DIE FURCHE: Wie soll die Wertschöpfungskette verlängert, die Wertschöpfung gesteigert werden.

Montecuccoli: Meine Vision als Waldbesitzer ist, dass in Zukunft alle Häuser in Europa aus Holz gebaut werden, mit der Sonne beheizt und aus Biomasse-Energie versorgt werden. Unsere Aufgabe im Rahmen des Klimaschutzes ist es, Holz möglichst lange nicht zu verbrennen. Eigentümer jeder Waldfläche, sei sei noch so klein, können durch ihre Bewirtschaftung zur positiven Energiebilanz beitrage. Hier sind wir größeren Betriebe als Berater gefragt.
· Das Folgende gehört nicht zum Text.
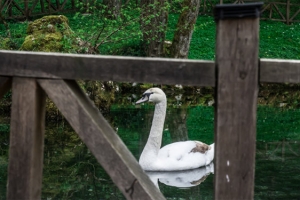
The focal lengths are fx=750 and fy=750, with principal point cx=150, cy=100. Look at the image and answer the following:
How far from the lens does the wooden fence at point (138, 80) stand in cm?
316

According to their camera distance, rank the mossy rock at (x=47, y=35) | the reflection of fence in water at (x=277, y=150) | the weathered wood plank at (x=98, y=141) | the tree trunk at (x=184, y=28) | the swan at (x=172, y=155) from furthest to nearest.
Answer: the tree trunk at (x=184, y=28) < the mossy rock at (x=47, y=35) < the reflection of fence in water at (x=277, y=150) < the swan at (x=172, y=155) < the weathered wood plank at (x=98, y=141)

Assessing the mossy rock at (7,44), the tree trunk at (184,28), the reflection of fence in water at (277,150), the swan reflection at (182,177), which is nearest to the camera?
the swan reflection at (182,177)

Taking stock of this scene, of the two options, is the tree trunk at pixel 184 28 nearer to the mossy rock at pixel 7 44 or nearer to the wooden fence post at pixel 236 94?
the mossy rock at pixel 7 44

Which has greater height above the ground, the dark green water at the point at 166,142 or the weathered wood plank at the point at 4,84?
the weathered wood plank at the point at 4,84

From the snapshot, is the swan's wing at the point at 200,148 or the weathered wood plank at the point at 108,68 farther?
the swan's wing at the point at 200,148

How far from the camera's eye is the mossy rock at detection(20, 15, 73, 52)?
14805 mm

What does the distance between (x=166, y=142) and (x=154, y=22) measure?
695 centimetres

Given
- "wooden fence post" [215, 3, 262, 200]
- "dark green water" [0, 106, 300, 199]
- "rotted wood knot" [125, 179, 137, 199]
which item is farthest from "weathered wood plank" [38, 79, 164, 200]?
"dark green water" [0, 106, 300, 199]

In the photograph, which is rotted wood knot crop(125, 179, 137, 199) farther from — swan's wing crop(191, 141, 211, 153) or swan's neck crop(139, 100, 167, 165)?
swan's wing crop(191, 141, 211, 153)

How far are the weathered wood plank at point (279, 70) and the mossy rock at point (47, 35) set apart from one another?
38.5 ft

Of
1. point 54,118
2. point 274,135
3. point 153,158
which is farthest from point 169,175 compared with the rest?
point 54,118

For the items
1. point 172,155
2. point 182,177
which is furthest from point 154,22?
point 182,177

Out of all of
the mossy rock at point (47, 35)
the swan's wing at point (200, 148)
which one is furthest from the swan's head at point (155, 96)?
the mossy rock at point (47, 35)

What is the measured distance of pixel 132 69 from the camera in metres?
3.26
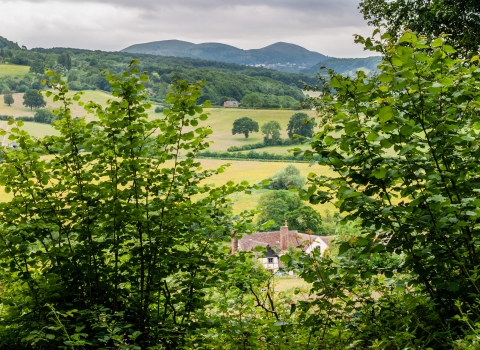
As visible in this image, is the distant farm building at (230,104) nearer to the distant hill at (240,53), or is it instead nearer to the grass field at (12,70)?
the grass field at (12,70)

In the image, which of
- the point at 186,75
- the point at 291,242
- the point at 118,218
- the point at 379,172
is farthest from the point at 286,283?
the point at 186,75

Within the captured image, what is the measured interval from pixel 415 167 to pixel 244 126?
30.5ft

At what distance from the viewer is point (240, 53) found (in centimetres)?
2202

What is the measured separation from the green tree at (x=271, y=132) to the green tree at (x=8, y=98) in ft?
17.2

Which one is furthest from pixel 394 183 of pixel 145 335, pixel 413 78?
pixel 145 335

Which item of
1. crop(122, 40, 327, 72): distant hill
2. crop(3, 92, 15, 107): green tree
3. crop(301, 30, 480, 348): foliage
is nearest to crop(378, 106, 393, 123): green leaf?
crop(301, 30, 480, 348): foliage

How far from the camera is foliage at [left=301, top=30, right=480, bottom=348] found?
1.48m

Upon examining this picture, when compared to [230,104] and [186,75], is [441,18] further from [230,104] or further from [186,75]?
[230,104]

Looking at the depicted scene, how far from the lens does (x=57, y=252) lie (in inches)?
82.2

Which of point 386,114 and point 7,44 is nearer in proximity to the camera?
point 386,114

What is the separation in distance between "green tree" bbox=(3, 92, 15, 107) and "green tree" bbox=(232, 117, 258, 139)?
4559 mm

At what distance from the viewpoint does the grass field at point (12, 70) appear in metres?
8.19

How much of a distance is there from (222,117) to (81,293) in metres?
6.79

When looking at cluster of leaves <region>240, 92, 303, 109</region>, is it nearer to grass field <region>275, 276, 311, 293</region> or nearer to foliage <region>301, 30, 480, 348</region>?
grass field <region>275, 276, 311, 293</region>
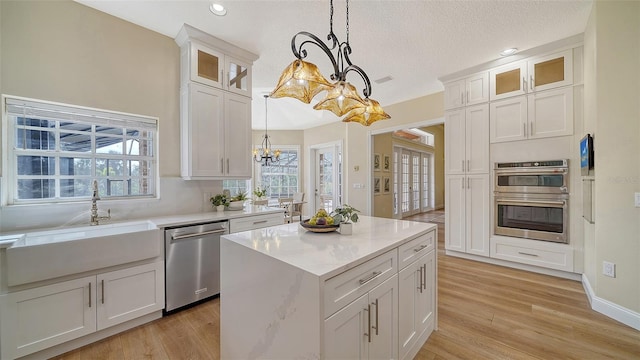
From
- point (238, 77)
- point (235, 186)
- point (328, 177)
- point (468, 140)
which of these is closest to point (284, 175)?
point (328, 177)

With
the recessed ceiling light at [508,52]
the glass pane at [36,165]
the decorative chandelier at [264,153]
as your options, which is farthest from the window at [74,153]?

DIE FURCHE: Holz wird aber erst in jüngster Zeit als Baustoff gegenüber Stahl und Beton nicht mehr so diskriminiert wie noch vor Jahren.

Montecuccoli: Holz hat eine positive Kohlenstoffbilanz, eine positive Energiebilanz - man kriegt immer mehr Energie heraus, als hineingegeben wurde - und es wirkt als Baustoff isolierend. Ich bin schon sehr gespannt, was mit dem vielen Styropor passiert, dass gerade überall verbaut wird.

DIE FURCHE: Warum war Holz als Baustoff so lange im Hintertreffen?

Montecuccoli: Anderes hat sich durchgesetzt, und zwar auf Basis billiger Energie aus Erdöl. Diese Zeiten müssen mit Blick auf Klima und auf Umwelt endgültig vorbei sein, denn es ist definitiv nicht nachhaltig, dessen Vorräte auszubeuten. Aber die Energiekosten bestimmen letztlich das meiste. Uns wird vorgeworfen, Biomasse erhielte Förderungen. Doch die Nabucco-Pipeline wird von den Staaten subventioniert. Der Schutz des Castor-Transportes durch mehrere Tausend Polizisten ist doch eine Förderung der Atom-Industrie.